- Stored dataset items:
---*---

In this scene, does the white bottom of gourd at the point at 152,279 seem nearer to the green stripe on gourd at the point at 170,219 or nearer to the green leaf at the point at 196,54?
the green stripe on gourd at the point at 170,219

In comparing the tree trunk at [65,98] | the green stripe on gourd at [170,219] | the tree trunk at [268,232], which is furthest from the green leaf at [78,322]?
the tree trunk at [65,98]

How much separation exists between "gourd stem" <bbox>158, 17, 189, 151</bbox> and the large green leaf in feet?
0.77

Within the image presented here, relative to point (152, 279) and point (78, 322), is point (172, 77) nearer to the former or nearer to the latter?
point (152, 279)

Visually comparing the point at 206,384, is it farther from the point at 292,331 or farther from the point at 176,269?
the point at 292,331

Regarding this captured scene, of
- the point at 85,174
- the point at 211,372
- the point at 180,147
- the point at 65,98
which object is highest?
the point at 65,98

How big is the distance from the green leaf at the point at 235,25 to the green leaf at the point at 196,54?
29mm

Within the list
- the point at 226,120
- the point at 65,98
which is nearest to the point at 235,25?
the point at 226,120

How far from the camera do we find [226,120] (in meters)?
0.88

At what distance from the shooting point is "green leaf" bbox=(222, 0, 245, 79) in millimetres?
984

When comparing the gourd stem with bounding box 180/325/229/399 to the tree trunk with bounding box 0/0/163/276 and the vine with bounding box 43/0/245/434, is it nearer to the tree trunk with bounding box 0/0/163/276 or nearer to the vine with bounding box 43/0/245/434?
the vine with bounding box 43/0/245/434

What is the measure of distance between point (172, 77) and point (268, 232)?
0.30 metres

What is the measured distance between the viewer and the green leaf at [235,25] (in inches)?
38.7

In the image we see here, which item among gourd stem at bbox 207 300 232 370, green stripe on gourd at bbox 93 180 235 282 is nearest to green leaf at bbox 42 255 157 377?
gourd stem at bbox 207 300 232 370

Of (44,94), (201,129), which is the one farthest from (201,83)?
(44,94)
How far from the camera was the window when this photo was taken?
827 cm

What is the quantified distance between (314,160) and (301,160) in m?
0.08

---*---

- Set problem:
Repeat the records above exactly, leaving none out.

- Correct result:
In this scene, does the white bottom of gourd at the point at 152,279 seem nearer to the green stripe on gourd at the point at 170,219 or nearer to the green leaf at the point at 196,54?
the green stripe on gourd at the point at 170,219

In comparing the tree trunk at [65,98] | the green stripe on gourd at [170,219] | the tree trunk at [268,232], which is furthest from the green leaf at [78,322]?
the tree trunk at [65,98]

How much separation exists between "gourd stem" <bbox>158, 17, 189, 151</bbox> and the large green leaf in feet?
0.77

Within the image presented here, relative to point (152, 279) and point (78, 322), is point (172, 77) nearer to the former or nearer to the latter?
point (152, 279)

Visually comparing the point at 206,384, is it farther from the point at 292,331 or farther from the point at 176,269?
the point at 292,331

Regarding this captured scene, of
- the point at 85,174
- the point at 211,372
- the point at 180,147
- the point at 65,98
which object is highest?
the point at 65,98

How big is the distance from the green leaf at the point at 235,25 to the green leaf at the point at 196,54?
29mm

Within the list
- the point at 226,120
- the point at 65,98
which is nearest to the point at 235,25?
the point at 226,120

How far from the camera do we find [226,120] (in meters)?
0.88

At what distance from the shooting point is "green leaf" bbox=(222, 0, 245, 79) in millimetres?
984

When comparing the gourd stem with bounding box 180/325/229/399 to the tree trunk with bounding box 0/0/163/276 and the vine with bounding box 43/0/245/434, is it nearer to the tree trunk with bounding box 0/0/163/276 or nearer to the vine with bounding box 43/0/245/434?
the vine with bounding box 43/0/245/434

What is the measure of distance between point (172, 77) and point (268, 232)?
0.30 metres

What is the measured distance between the viewer and the green leaf at [235,25] (in inches)?
38.7

In the image we see here, which item among gourd stem at bbox 207 300 232 370, green stripe on gourd at bbox 93 180 235 282 is nearest to green leaf at bbox 42 255 157 377?
gourd stem at bbox 207 300 232 370

Of (44,94), (201,129), which is the one farthest from (201,83)?
(44,94)
How far from the camera was the window when this photo was taken?
827 cm

What is the quantified distance between (314,160) and (301,160) in m?
0.08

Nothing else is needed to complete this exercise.